春节临近,孩子们也不用上学了,在院里跑来跑去地玩,再凑个机会去厨房偷点零嘴出来分着吃,赖二媳妇因着快过年,也装做没看见。檐前屋顶尘土也扫过了,每间房连床底都清扫了一遍,有那老鼠洞的,直接用烟将老鼠呛出来,再用泥把洞口堵死。大成把灯笼找出来,老老少少齐动手,挂灯笼的挂灯笼,贴对联的贴对联。红红的灯笼往屋檐下这么一挂,春节的气氛就出来了。

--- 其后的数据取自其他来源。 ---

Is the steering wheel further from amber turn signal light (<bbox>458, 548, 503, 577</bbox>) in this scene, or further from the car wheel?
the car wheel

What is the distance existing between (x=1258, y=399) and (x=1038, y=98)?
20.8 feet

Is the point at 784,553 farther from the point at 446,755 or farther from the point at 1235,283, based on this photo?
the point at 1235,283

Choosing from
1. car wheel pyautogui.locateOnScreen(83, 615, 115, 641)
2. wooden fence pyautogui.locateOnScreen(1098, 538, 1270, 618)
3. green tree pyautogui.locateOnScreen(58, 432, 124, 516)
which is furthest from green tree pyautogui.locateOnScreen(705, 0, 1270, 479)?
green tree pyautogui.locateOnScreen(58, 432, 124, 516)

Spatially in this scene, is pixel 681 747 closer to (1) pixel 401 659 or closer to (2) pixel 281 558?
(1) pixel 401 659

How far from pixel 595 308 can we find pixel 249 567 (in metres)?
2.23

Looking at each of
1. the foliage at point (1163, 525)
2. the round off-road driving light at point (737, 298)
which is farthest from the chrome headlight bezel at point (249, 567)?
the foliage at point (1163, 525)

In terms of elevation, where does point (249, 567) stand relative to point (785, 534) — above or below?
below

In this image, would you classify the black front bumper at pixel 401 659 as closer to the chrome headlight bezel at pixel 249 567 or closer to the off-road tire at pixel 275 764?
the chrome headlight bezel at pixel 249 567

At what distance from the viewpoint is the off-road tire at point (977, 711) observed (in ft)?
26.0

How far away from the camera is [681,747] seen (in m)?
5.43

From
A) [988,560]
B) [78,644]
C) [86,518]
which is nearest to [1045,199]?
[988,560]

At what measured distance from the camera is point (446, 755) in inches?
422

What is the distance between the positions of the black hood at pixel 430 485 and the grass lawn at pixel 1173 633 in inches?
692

    老先生带了小花影去白老那玩,白老那猫多,小花影带了些厨房剩下的鱼头鱼尾,用小盆装着,和铁牛在那开心地喂猫。

    白老和老先生坐那下棋,白老可不像庄楚楚,暗地里悄悄让着老先生。两个人下棋较真,白老悔棋,结果最后老先生输了。

    白老高兴,说:“师兄,哈哈,你输了。”

    老先生说:“你悔棋了,你不悔棋你早输了。”

    白老说:“不管怎么样,你输得多。”

    老先生说:“那是因为你爱悔棋,你不悔棋,你输得更多。”两个人在那细细掰扯。

    有人敲门,两老在那掰扯得起劲,也没听见。小花影听见了,一开院门,就见一挺拔俊朗的男子,身后还跟着好几个人。

    “你找谁啊?”小花影问。铁牛赶紧跟了过来,虎视眈眈地盯住来人。

    男子看见是一个俊俏漂亮的小丫头,颇有些意外。

    “你是谁啊?”

    “我是我啊。你找谁?你是来请猫的吗?”

    “我不请猫,我请人。”

    小花影大声叫:“爷爷,小爷爷,这有个怪叔叔,他不请猫,他请人。”

    老先生和白老听见小花影的叫声,赶紧走出来看,白老乐了:“青阳,你回来了。”

    怪叔叔就是周青阳,把几个地方的商号帐目过了下目,安顿好明年的订单进度,给下面人放了假,他自个带着厨子和几个侍卫回来陪小姨父过春节。

    “小姨父,怎么一段时间不见,你都有孙女了?哪来的孙女?”

    “我刚得的一漂亮宝贝大孙女。你快进来说。”

    青阳进了门,白老把师兄的事一一向他解释,青阳才知道小姨父和老先生是师兄弟,这个漂亮小丫头是老先生的孙女,赶紧给老先生行了礼。又掏出一块油糯的黄玛瑙送给小花影做见面礼。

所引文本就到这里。